The goal of this project was to create a neural network trained to recognize handwritten characters from the MNIST dataset. By building the network from the ground up, I aimed to gain a fundamental understanding of backpropagation, gradient descent, and the matrix operations that drive modern machine learning.

Architecture

The network operates through layers of nodes interconnected by synapses, each defined by learnable weight and bias parameters. I developed a Multi-Layer Perceptron from scratch, where the activations for each layer are derived from the preceding layer's output through a tunable linear transformation and a fixed non-linear activation function.

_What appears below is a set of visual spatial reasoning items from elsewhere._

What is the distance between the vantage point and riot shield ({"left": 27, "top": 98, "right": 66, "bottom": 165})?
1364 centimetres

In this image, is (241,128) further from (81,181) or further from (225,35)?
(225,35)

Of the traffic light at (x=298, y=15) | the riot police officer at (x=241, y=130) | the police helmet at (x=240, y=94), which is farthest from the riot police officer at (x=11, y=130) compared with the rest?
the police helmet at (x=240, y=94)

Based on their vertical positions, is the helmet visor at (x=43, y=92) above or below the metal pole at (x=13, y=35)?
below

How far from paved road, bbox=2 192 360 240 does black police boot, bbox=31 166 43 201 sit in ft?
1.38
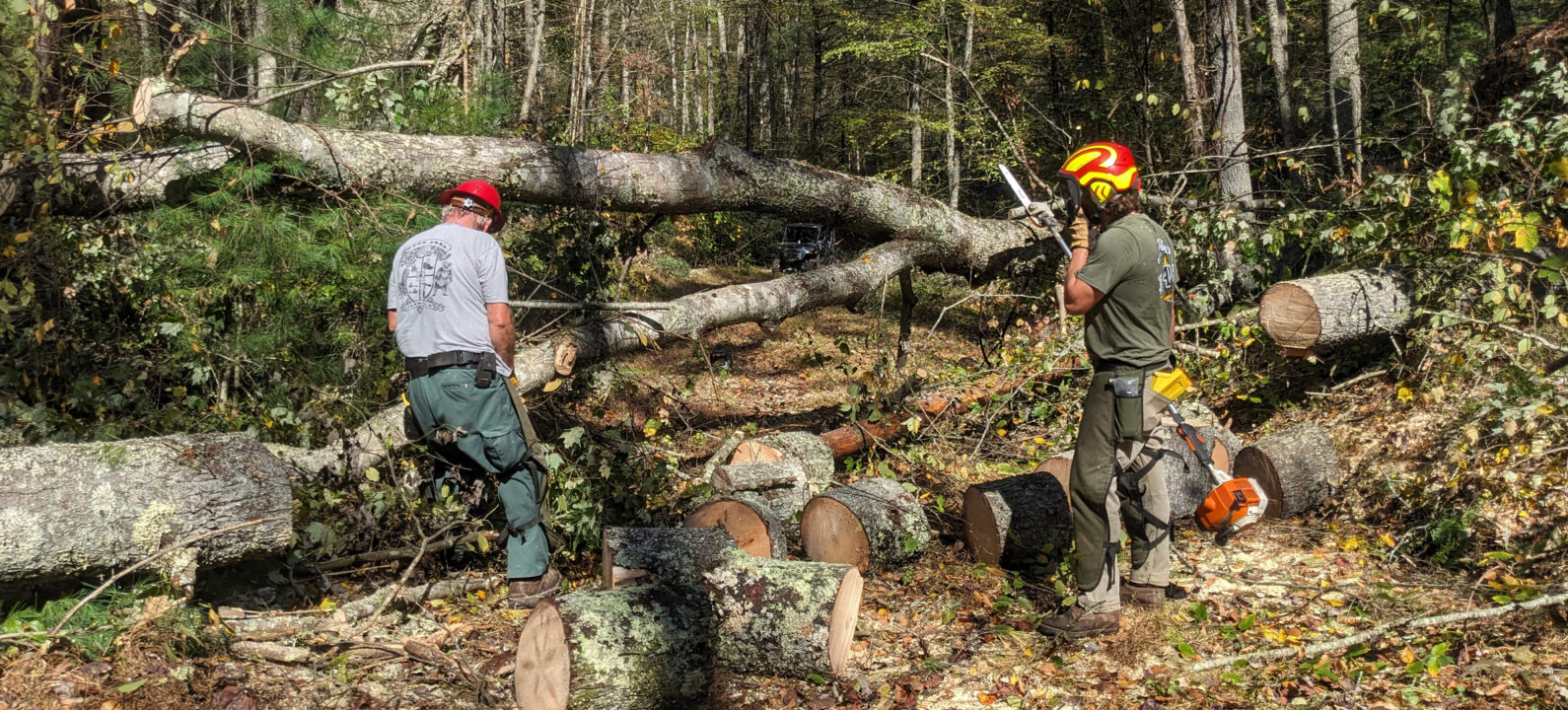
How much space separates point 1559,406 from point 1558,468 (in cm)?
31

To train the model, I implemented a mean squared error cost function and utilized backpropagation to calculate the gradient of the cost with respect to every weight and bias in the system. I then optimized these parameters using a custom multithreaded batch gradient descent algorithm; allowing for efficient distribution of the computational load during the training process.

Activation Functions

Choosing the right non-linearity was key to performance. I initially used a sigmoid activation function, but found that it was slow to compute and suffered from the vanishing gradient problem, slowing down the early stages of training. After switching to a Rectified Linear Unit (ReLU) for the hidden layers, the network converged significantly faster and achieved a higher peak accuracy.

Results

The final neural network achieved ~94% accuracy on the handwritten digit test set. By tuning hyperparameters like the learning rate and batch size, I successfully minimized overfitting and stabilized convergence. This project demonstrated the efficacy of neural networks and gradient descent in optimizing high-dimensional parameter spaces for complex pattern recognition.